Menurut Al-Qura’an Surat
Ar-Rum ayat 21 dijelaskan ada tiga kategori bahwa keluarga disebut Sakinah,
Mawaddah dan Rahmah (keluarga yang tenteram, penuh rasa cinta dan kasih
sayang serta bahagia) yaitu sebuah keluarga yang mampu memberikan kebahagiaan,
memberikan rasa cinta dan rasa kasih sayang terhadap seluruh anggota
keluarganya.
Kata mampu juga berarti
keluarga yang mampu memndidik dan membimbing anak dan isteri kepada jalan yang
benar berdasarkan nilai-nilai agama, mampu melanyani secara wajar, mampu
memberikan nafkah lahir maupun batin, mampu bersosialisasi dengan lingkungan
masyarakat serta bertanggung jawab.
Jadi keluarga sakinah
adalah keluarga yang dibina berdasarkan perkawinan yang sah, mampu memenuhi
hajat hidup lahir dan batin, spiritual dan material yang layak, menciptakan
suasana saling cinta dan sayang serta serasi dan seimbang berdasarkan
nilai-nilai keimanan dan ketaqwaan dalam kehidupan keluarga, masyarakat dan
negara.
KUA sebagai institusi
paling bawah Kementerian Agama, diharapkan menjadi ujung tombak sekaligus penggerak utama (prime
mover) dalam memberikan pelayanan prima kepada masyarakat, lebih-lebih
pelaksanaan perkawinan dan rumah tangga dengan segala demensi permasalahanya.
Sehingga visi luhur Kementerian Agama dalam menjadikan agama sebagai inspirator
pembangunan, motivator terwujudnya toleransi beragama serta misi penghayatan
moral dan pendalam spiritual bisa terwujud.

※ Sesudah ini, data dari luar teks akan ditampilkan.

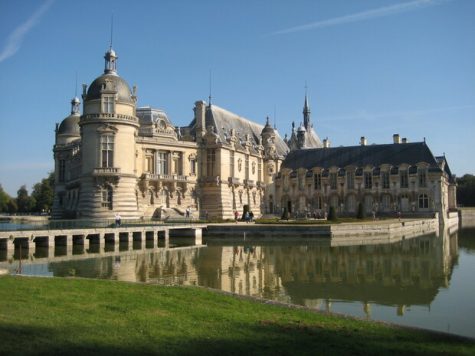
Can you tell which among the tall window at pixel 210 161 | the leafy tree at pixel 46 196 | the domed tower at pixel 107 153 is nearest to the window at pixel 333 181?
the tall window at pixel 210 161

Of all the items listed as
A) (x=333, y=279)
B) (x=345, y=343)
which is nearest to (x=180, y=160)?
(x=333, y=279)

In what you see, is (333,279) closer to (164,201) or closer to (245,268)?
(245,268)

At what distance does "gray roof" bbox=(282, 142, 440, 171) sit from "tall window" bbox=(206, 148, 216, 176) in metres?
18.7

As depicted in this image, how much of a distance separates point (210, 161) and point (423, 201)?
27391mm

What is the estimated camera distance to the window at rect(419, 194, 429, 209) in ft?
210

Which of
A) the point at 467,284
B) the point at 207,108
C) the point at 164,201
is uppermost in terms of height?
the point at 207,108

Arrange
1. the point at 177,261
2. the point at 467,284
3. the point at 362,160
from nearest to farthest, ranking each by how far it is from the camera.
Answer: the point at 467,284 < the point at 177,261 < the point at 362,160

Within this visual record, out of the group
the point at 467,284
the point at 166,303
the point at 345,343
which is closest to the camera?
the point at 345,343

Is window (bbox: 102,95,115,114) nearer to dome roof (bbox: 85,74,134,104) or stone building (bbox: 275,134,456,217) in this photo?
dome roof (bbox: 85,74,134,104)

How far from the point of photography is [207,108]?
62906 mm

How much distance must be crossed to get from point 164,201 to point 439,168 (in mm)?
34471

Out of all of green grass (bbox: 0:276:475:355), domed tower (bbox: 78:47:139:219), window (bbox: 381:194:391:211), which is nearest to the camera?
green grass (bbox: 0:276:475:355)

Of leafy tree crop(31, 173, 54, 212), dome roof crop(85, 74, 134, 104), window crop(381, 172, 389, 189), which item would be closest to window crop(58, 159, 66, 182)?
dome roof crop(85, 74, 134, 104)

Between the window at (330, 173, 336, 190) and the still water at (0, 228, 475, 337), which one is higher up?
the window at (330, 173, 336, 190)
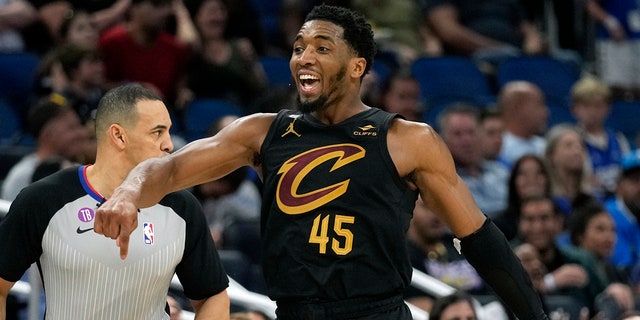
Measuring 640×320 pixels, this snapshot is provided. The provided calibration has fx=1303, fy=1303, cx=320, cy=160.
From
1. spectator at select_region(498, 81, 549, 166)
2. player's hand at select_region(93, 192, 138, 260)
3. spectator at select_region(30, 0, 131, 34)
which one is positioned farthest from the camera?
spectator at select_region(498, 81, 549, 166)

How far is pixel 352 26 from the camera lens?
4559 millimetres

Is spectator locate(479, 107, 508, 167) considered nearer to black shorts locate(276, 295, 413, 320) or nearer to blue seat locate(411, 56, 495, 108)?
blue seat locate(411, 56, 495, 108)

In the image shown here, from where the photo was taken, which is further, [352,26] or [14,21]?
[14,21]

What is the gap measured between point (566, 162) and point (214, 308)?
526cm

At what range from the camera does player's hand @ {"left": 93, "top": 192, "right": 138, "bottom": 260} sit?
12.8 feet

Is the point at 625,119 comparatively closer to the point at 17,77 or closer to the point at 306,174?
the point at 17,77

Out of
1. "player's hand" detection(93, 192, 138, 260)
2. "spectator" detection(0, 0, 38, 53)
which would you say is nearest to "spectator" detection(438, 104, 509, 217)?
"spectator" detection(0, 0, 38, 53)

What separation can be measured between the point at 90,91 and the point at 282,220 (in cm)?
462

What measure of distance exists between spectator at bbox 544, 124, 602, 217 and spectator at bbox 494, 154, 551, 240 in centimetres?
48

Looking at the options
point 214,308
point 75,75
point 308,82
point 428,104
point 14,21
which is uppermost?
point 308,82

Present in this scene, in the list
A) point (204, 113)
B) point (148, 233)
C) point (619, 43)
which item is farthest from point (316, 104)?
point (619, 43)

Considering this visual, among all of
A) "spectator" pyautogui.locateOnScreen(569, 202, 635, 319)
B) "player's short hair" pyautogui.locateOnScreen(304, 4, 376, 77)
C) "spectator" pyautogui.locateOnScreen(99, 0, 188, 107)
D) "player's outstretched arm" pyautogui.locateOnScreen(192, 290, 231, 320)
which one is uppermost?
"player's short hair" pyautogui.locateOnScreen(304, 4, 376, 77)

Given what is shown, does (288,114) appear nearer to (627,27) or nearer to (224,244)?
(224,244)

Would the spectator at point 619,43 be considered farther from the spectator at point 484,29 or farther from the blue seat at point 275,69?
the blue seat at point 275,69
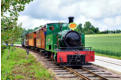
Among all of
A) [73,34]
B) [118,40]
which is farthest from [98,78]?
[118,40]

Maka lembaga yang pertama dan utama
yang bisa KUA bina adalah keluarga melalui perkawinan.
Peran KUA dalam Menciptakan
Keluarga Sakinah
Masih ingatkah kita,
Tajmahal di India, berdiri megah dan
mewah diukir dengan keringat cinta seorang Shah Jahan untuk isteri tercinta
Mumtaz, begitu juga menara Ifeel di Prancis, menjulang tinggi dan indah dengan cahaya
lampu, terpasang karena cinta. Termasuk Ka’bah di Mekah, dibagun sebagai tempat
dan sarana kecintaan Tuhan dengan mahluk-Nya.

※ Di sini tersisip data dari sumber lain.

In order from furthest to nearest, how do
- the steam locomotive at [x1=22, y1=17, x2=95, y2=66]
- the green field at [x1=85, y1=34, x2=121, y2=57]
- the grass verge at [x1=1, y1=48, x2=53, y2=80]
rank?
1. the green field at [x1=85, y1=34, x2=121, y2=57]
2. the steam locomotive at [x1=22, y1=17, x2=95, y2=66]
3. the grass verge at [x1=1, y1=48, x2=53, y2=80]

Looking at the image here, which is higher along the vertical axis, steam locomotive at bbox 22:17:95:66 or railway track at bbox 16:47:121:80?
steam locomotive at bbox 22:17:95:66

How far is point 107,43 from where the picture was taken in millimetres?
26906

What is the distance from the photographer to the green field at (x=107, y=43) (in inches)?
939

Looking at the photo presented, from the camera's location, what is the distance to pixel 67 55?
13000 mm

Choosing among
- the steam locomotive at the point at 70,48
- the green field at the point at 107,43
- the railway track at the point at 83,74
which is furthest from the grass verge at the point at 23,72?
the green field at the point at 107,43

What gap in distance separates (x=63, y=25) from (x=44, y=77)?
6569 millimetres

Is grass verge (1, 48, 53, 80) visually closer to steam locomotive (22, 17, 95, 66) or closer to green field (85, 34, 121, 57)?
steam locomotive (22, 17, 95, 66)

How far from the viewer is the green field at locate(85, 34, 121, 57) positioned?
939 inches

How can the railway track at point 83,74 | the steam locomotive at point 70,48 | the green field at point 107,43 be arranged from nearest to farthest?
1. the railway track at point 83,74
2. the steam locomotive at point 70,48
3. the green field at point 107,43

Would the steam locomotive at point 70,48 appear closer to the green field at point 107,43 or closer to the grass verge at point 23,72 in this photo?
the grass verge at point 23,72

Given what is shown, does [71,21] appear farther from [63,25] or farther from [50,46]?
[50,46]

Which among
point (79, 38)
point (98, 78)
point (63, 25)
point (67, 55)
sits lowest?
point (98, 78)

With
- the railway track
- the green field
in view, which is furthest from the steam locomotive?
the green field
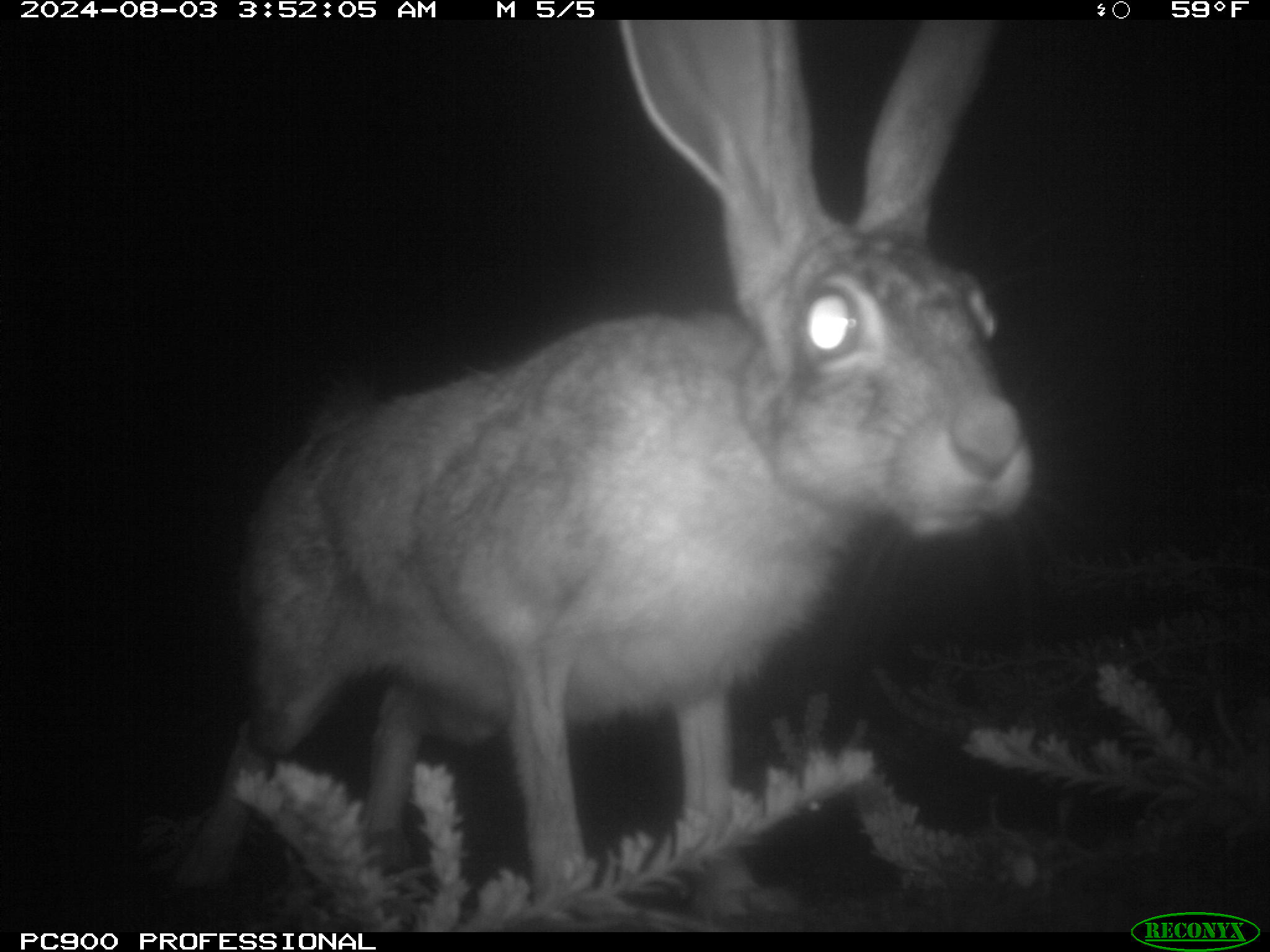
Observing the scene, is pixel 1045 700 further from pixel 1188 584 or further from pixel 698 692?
pixel 698 692

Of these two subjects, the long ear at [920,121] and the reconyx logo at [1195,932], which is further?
the long ear at [920,121]

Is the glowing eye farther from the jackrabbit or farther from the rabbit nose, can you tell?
the rabbit nose

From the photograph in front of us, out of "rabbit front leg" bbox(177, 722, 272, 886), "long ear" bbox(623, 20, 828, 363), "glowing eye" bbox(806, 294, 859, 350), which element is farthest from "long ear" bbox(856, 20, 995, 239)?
"rabbit front leg" bbox(177, 722, 272, 886)

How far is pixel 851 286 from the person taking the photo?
8.54 feet

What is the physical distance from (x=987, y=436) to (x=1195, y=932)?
92cm

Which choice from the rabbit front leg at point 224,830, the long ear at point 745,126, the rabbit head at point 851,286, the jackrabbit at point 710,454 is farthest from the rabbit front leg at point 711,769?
the rabbit front leg at point 224,830

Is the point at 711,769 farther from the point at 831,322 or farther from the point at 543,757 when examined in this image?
the point at 831,322

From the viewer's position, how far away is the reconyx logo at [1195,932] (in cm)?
193

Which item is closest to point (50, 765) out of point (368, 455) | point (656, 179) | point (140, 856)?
point (140, 856)

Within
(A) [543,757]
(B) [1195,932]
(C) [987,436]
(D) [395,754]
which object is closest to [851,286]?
(C) [987,436]

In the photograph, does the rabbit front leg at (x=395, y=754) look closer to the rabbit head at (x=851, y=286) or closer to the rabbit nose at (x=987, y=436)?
the rabbit head at (x=851, y=286)

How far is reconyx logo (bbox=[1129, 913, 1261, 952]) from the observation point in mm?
1929

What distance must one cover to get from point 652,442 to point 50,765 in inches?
82.5

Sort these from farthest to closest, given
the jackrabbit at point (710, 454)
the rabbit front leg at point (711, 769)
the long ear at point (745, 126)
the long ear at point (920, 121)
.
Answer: the rabbit front leg at point (711, 769), the long ear at point (920, 121), the long ear at point (745, 126), the jackrabbit at point (710, 454)
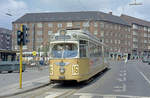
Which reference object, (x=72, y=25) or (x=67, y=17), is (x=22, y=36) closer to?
(x=72, y=25)

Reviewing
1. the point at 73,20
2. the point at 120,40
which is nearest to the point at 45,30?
the point at 73,20

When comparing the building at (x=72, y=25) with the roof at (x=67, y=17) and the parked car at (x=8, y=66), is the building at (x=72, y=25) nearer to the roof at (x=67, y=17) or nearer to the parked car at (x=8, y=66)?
the roof at (x=67, y=17)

Namun hal tersebut tidak akan terwujud bahkan tidak bermakna bila rasa cinta
yang ada tidak tersalurkan melalui cara yang benar. Sehingga bahtera cinta itu
hanya sebuah keindahan yang kering akan makna dan akhirnya menjadi sebuah aib
karena melanggar keimanan dan agama karena tidak memiliki tujuan akhir dari cinta sejati.
Maka bahtera cinta yang
benar dan bertanggung jawab itu, harus diawali dengan menikah, menikah yang
dirayakan oleh orang-orang berjasa disekitar kita, tetangga ikut menyaksikan
dan mendo’akan, Penghulu ikut mencatat serta orang tua menjadi wali dan mengijabnya.

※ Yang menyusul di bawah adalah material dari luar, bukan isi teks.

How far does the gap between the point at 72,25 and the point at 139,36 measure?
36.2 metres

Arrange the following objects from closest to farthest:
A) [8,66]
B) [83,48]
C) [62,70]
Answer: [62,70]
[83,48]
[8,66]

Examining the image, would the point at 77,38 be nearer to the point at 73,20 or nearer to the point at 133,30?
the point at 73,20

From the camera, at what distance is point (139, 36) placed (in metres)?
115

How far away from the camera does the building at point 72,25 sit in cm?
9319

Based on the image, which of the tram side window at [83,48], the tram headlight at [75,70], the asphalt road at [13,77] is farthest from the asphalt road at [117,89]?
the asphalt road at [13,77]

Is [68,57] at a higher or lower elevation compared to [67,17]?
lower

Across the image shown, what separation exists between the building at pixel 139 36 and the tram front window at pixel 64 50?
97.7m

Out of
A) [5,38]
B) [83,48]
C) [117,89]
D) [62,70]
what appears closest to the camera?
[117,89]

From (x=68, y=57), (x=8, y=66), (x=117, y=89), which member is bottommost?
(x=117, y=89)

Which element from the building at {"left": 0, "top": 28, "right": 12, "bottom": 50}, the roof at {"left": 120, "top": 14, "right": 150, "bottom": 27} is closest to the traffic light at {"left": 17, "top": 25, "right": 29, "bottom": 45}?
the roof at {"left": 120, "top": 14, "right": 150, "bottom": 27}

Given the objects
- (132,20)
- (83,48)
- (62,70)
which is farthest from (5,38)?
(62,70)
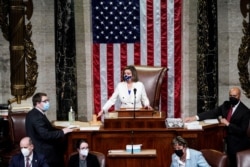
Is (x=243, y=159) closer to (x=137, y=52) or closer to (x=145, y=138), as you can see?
(x=145, y=138)

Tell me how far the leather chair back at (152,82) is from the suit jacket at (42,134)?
286 centimetres

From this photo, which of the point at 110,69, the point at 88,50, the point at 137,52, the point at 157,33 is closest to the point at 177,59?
the point at 157,33

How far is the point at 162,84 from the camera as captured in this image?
11.8 m

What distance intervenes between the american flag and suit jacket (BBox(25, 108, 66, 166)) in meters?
3.29

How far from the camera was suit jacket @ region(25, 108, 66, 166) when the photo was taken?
8.45 metres

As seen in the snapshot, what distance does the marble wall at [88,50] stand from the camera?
1177 centimetres

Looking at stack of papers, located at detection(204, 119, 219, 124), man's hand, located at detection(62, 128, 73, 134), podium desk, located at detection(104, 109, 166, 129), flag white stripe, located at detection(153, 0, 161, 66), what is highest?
flag white stripe, located at detection(153, 0, 161, 66)

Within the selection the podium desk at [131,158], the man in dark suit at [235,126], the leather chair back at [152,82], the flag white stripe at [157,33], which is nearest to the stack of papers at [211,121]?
the man in dark suit at [235,126]

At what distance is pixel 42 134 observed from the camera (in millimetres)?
8438

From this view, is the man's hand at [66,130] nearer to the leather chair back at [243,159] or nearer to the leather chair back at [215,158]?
the leather chair back at [215,158]

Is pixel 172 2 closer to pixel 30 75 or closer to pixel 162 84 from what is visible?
pixel 162 84

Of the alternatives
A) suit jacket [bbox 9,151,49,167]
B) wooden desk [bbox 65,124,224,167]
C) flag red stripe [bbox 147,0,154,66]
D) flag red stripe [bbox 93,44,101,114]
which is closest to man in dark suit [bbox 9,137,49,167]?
suit jacket [bbox 9,151,49,167]

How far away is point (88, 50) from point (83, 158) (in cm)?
421

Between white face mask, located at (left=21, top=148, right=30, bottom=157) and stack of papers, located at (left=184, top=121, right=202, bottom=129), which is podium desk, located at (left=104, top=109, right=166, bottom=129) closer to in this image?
stack of papers, located at (left=184, top=121, right=202, bottom=129)
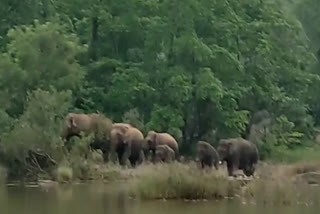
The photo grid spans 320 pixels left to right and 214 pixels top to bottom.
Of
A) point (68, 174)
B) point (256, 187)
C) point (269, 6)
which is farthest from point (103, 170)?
point (269, 6)

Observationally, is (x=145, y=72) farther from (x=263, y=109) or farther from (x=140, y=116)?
(x=263, y=109)

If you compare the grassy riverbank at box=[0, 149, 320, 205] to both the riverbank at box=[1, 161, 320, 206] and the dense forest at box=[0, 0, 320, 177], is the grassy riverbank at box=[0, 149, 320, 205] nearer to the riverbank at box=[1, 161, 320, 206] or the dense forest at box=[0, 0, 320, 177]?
the riverbank at box=[1, 161, 320, 206]

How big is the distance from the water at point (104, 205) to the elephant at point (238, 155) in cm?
756

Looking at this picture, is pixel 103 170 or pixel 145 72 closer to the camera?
pixel 103 170

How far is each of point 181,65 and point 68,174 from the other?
12543 millimetres

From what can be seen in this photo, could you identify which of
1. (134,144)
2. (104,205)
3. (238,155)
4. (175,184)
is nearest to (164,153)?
(134,144)

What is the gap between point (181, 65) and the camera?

Dari situlah awal kebahagiaan yang dijanjikan oleh Allah, Sang Pemilik Cinta.
Dengan menikah, ada
jaminan bahwa mereka akan sempurna dalam mengarungi samudera menuju pelabuhan
cinta yang diinginkan yaitu kebahagiaan yang dipraktekkan oleh pesona cinta
manusia-manusia yang beriman dan bertaqwa kepada pemberi cinta yaitu Allah SWT.
Harapannya, KUA menjadi pelabuhan awal dari romantisme cinta yang
telah dibangun oleh sepasang manusia. Dengan berlabuh di KUA mereka akan
mendapatkan tiket, menjadi nahkoda sekaligus penumpang yang sah dan bahagia secara pribadi, sosial dan hukum. Tidak
ada lagi fitnah, curiga, masalah muncul dikemudian hari.
KUA sebagai lembaga keagamaan
di Kecamatan, berperan menciptakan kebahagiaan pasangan suami isteri tersebut,
peran itu dikenal dengan Misi Direktorat
Urusan Agama Islam. Hebatnya, andaikan
misi ini didukung dengan dana yang cukup serta Sumber Daya Manusia (SDM) yang
berkualitas dan profesional maka Kementerian Agama dalam hal ini KUA, akan
menjadi lembaga yang dicari dan dibanggakan masyarakat. Misi itu adalah Pelayanan
Prima Dalam Pencatatan Pernikahan, Pengembangan Keluarga Sakinah, Pembinaan
Jaminan Produk Halal, Pembinaan Ibadah Sosial Dan Kemitraan Umat.
Sayang,
Realitas yang terjadi, Program-program hebat Kementerian Agama baik tingkat
Kanwil maupun Kabupaten tersebut, tidak bisa berjalan dengan baik “Laa
yamuutu wa laa yahyaa”, tidak
bisa bermutu karena tidak ada biaya ketika dilaksanakan di KUA Kecamatan,
sehingga terkesan dan terpaksa program KUA hanya pelayanan pencatatan Nikah dan
Rujuk saja.
Lantas, Apa peran KUA dalam menciptakan Keluarga
Sakinah?. Jawabannya adalah Lima Misi Direktorat Urusan Agama Islam itu sendiri
yang harus di kembangkan dan diperjuangkan anggarannya secara proporsional oleh pimpinan. Memang, semua tugas besar tersebut menjadi
tufoksi Bidang Urusan Agama Islam tentu juga menjadi tugas KUA di Kecamatan.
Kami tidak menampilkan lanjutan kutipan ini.